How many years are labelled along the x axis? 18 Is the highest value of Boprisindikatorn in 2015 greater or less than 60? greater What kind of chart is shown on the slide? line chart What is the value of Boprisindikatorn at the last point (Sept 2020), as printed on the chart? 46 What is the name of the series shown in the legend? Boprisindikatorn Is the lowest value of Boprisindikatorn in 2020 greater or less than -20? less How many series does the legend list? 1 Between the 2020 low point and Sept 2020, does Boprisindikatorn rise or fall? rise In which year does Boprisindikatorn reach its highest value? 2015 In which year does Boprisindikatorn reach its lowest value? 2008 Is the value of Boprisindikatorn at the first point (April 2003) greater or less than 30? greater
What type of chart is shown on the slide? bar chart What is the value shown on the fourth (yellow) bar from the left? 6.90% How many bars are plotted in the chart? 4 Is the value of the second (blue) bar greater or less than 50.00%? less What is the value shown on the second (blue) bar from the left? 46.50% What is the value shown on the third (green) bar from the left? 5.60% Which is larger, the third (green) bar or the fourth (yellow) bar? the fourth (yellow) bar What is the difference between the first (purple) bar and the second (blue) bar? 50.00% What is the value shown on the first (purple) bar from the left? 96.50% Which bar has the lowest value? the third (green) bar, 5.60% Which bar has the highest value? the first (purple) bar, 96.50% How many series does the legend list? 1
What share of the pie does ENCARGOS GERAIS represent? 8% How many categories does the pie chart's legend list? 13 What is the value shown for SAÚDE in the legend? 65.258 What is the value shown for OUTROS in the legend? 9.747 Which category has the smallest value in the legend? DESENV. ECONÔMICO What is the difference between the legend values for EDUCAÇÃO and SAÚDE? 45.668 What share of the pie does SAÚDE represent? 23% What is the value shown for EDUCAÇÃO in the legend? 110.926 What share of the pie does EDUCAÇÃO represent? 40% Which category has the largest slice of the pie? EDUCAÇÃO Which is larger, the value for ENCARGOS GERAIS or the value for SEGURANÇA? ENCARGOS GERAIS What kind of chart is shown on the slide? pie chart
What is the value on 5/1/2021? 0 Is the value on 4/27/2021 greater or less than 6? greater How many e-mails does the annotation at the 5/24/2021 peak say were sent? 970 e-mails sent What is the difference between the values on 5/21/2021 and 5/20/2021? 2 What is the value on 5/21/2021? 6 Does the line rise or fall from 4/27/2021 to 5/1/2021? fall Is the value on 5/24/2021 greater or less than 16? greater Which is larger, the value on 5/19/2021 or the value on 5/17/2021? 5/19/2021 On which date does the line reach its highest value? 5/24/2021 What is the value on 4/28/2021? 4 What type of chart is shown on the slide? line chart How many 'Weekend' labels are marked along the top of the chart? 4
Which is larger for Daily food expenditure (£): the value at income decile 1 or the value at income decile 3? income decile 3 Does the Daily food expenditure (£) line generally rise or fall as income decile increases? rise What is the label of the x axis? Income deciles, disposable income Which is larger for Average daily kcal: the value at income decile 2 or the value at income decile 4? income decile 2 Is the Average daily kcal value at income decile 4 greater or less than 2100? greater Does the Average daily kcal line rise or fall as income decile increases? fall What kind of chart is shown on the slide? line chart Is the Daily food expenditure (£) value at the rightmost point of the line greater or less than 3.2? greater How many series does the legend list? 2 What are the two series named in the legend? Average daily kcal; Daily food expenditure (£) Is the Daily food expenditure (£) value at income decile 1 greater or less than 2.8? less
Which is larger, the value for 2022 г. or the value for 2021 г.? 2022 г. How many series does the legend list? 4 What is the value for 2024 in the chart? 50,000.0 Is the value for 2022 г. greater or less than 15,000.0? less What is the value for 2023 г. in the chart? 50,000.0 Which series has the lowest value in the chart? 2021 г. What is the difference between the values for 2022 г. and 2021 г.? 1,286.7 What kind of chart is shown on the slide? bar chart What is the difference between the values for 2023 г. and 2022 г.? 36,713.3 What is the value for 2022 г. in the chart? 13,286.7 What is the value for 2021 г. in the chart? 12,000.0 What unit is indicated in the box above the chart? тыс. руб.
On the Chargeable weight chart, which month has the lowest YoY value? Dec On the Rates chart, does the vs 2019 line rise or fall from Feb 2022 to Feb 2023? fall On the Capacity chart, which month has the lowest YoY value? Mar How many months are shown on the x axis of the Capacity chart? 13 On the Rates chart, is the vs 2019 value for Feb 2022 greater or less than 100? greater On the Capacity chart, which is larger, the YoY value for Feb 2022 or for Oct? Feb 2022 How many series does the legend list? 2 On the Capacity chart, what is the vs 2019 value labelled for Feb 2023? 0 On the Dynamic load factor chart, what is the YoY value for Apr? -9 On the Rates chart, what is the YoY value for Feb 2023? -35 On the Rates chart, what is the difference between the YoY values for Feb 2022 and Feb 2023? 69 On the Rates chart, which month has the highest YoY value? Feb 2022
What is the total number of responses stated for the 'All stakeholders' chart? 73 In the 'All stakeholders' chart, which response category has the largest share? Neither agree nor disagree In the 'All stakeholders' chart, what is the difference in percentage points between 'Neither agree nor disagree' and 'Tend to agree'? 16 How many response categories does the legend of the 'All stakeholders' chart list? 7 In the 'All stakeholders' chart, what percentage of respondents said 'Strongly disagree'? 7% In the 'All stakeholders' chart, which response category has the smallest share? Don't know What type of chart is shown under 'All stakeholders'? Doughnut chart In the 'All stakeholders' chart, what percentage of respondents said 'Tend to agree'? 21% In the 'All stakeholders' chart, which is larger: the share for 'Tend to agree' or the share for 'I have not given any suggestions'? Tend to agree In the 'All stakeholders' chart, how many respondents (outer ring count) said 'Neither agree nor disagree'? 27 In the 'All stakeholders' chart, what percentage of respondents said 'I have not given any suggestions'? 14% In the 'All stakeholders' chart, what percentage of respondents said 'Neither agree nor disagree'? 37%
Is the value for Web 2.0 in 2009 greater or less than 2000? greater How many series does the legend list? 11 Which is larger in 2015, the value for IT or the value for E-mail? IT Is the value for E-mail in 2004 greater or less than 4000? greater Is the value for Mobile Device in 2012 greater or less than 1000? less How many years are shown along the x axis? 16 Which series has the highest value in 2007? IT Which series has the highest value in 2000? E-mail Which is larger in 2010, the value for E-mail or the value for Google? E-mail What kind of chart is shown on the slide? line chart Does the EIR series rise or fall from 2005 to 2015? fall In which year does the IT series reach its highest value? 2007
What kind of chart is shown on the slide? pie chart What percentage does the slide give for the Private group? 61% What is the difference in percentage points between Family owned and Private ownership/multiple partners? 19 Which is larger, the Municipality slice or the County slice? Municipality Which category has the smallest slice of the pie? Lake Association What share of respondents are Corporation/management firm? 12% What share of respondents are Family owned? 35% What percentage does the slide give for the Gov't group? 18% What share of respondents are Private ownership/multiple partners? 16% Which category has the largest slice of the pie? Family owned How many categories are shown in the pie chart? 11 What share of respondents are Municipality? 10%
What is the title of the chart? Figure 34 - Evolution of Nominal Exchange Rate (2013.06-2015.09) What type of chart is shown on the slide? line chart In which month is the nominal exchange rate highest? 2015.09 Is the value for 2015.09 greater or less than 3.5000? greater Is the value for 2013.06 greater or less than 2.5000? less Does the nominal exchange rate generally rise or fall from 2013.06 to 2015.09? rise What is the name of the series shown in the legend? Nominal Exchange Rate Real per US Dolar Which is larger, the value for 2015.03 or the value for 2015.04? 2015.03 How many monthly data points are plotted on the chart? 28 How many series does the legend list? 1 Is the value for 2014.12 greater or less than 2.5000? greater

- - - - -

ABOUT THIS TASK:
Pull out each line of the data that contains the word "second".

REPLY:
What type of chart is shown on the slide? bar chart What is the value shown on the fourth (yellow) bar from the left? 6.90% How many bars are plotted in the chart? 4 Is the value of the second (blue) bar greater or less than 50.00%? less What is the value shown on the second (blue) bar from the left? 46.50% What is the value shown on the third (green) bar from the left? 5.60% Which is larger, the third (green) bar or the fourth (yellow) bar? the fourth (yellow) bar What is the difference between the first (purple) bar and the second (blue) bar? 50.00% What is the value shown on the first (purple) bar from the left? 96.50% Which bar has the lowest value? the third (green) bar, 5.60% Which bar has the highest value? the first (purple) bar, 96.50% How many series does the legend list? 1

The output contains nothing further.